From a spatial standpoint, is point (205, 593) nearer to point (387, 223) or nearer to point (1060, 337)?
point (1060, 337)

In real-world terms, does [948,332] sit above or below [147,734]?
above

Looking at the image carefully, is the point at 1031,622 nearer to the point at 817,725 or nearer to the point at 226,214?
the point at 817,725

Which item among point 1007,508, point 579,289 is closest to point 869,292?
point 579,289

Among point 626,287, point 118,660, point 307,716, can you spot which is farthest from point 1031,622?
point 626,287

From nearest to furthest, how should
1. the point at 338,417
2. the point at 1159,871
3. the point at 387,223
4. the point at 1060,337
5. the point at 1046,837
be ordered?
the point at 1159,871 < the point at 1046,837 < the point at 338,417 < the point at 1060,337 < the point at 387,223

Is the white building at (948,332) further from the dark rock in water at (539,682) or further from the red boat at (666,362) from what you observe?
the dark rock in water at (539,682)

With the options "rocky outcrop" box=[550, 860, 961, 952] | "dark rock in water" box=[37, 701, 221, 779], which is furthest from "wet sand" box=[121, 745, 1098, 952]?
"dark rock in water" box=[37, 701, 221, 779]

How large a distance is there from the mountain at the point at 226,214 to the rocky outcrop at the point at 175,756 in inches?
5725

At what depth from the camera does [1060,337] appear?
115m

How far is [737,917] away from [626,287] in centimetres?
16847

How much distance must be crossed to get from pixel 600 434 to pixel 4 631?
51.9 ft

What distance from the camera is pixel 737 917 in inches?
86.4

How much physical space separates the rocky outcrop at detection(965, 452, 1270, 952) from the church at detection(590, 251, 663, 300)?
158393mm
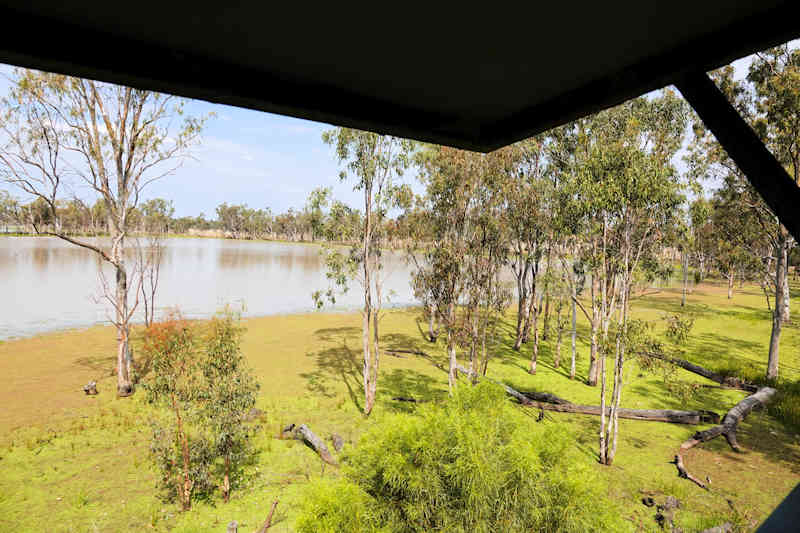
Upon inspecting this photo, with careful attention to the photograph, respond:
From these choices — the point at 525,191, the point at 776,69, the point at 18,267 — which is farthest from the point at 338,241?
the point at 18,267

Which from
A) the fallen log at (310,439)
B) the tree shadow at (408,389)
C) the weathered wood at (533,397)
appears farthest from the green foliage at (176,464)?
the weathered wood at (533,397)

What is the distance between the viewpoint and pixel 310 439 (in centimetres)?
773

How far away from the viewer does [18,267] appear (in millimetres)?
31797

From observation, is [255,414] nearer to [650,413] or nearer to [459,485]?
[459,485]

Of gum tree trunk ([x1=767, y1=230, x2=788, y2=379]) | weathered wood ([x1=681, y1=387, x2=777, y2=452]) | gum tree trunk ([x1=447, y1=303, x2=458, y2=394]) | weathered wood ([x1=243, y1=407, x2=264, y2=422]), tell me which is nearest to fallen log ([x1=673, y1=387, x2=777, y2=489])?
weathered wood ([x1=681, y1=387, x2=777, y2=452])

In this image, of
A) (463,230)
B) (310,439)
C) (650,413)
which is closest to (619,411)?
(650,413)

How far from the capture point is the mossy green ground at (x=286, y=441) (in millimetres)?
5816

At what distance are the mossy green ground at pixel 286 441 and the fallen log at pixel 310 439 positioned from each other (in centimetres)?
16

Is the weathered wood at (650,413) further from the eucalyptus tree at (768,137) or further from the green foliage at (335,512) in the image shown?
the green foliage at (335,512)

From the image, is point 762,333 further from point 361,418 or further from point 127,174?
point 127,174

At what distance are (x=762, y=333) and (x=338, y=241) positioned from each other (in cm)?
2131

____________________

_AIM OF THE TASK_
Reproduce every item above word for word, leaving out the pictures.

_SOLUTION_
From a spatial standpoint, is point (205, 593) nearer to point (387, 223) or nearer to point (1060, 337)?
point (1060, 337)

In real-world terms, does [948,332] sit above or below [147,734]?
above

Looking at the image carefully, is the point at 1031,622 nearer to the point at 817,725 or nearer to the point at 226,214?
the point at 817,725

Which item among point 1007,508, point 579,289 is closest to point 869,292?
point 579,289

Among point 626,287, point 118,660, point 307,716, can you spot which is farthest from point 1031,622?
point 626,287

From nearest to furthest, how should
1. the point at 338,417
2. the point at 1159,871
3. the point at 387,223
4. the point at 1060,337
5. the point at 1046,837
be ordered?
the point at 1159,871 < the point at 1046,837 < the point at 338,417 < the point at 1060,337 < the point at 387,223

Is the white building at (948,332) further from the dark rock in water at (539,682) or further from the red boat at (666,362) from what you observe?
the dark rock in water at (539,682)

With the options "rocky outcrop" box=[550, 860, 961, 952] | "dark rock in water" box=[37, 701, 221, 779], which is furthest from "wet sand" box=[121, 745, 1098, 952]?
"dark rock in water" box=[37, 701, 221, 779]

How large a distance is there from the mountain at the point at 226,214 to the rocky outcrop at the point at 175,756 in inches?
5725

At what depth from the camera does [1060,337] appear?
115m

How far is [737,917] away from [626,287] in centimetres?
16847

How much distance must be crossed to get from pixel 600 434 to pixel 4 631?
51.9 ft

What distance from the camera is pixel 737 917 in inches?
86.4

How much physical space separates the rocky outcrop at detection(965, 452, 1270, 952) from the church at detection(590, 251, 663, 300)?
158393mm
Upon inspecting this photo, with careful attention to the photograph, respond:
From these choices — the point at 525,191, the point at 776,69, the point at 18,267 — which is farthest from the point at 338,241?
the point at 18,267

Which from
A) the fallen log at (310,439)
B) the tree shadow at (408,389)
C) the weathered wood at (533,397)
appears farthest from the green foliage at (176,464)?
the weathered wood at (533,397)

What is the distance between the viewpoint and pixel 310 439 (in centimetres)?
773

How far away from the viewer does [18,267] appear (in millimetres)?
31797

From observation, is [255,414] nearer to [650,413] or nearer to [459,485]?
[459,485]

Of gum tree trunk ([x1=767, y1=230, x2=788, y2=379]) | weathered wood ([x1=681, y1=387, x2=777, y2=452]) | gum tree trunk ([x1=447, y1=303, x2=458, y2=394]) | weathered wood ([x1=243, y1=407, x2=264, y2=422]), tell me which is nearest to fallen log ([x1=673, y1=387, x2=777, y2=489])?
weathered wood ([x1=681, y1=387, x2=777, y2=452])

In this image, of
A) (463,230)
B) (310,439)
C) (650,413)
which is closest to (619,411)?
(650,413)

How far from the capture point is the mossy green ground at (x=286, y=441) (in millimetres)?
5816

At what distance are the mossy green ground at pixel 286 441 and the fallen log at pixel 310 439 positioned from each other (in centimetres)?
16

Is the weathered wood at (650,413) further from the eucalyptus tree at (768,137) or further from the green foliage at (335,512) in the image shown?
the green foliage at (335,512)

From the image, is point 762,333 further from point 361,418 or further from point 127,174?
point 127,174

At what distance are (x=762, y=333) and (x=338, y=241) positioned from each other (in cm)?
2131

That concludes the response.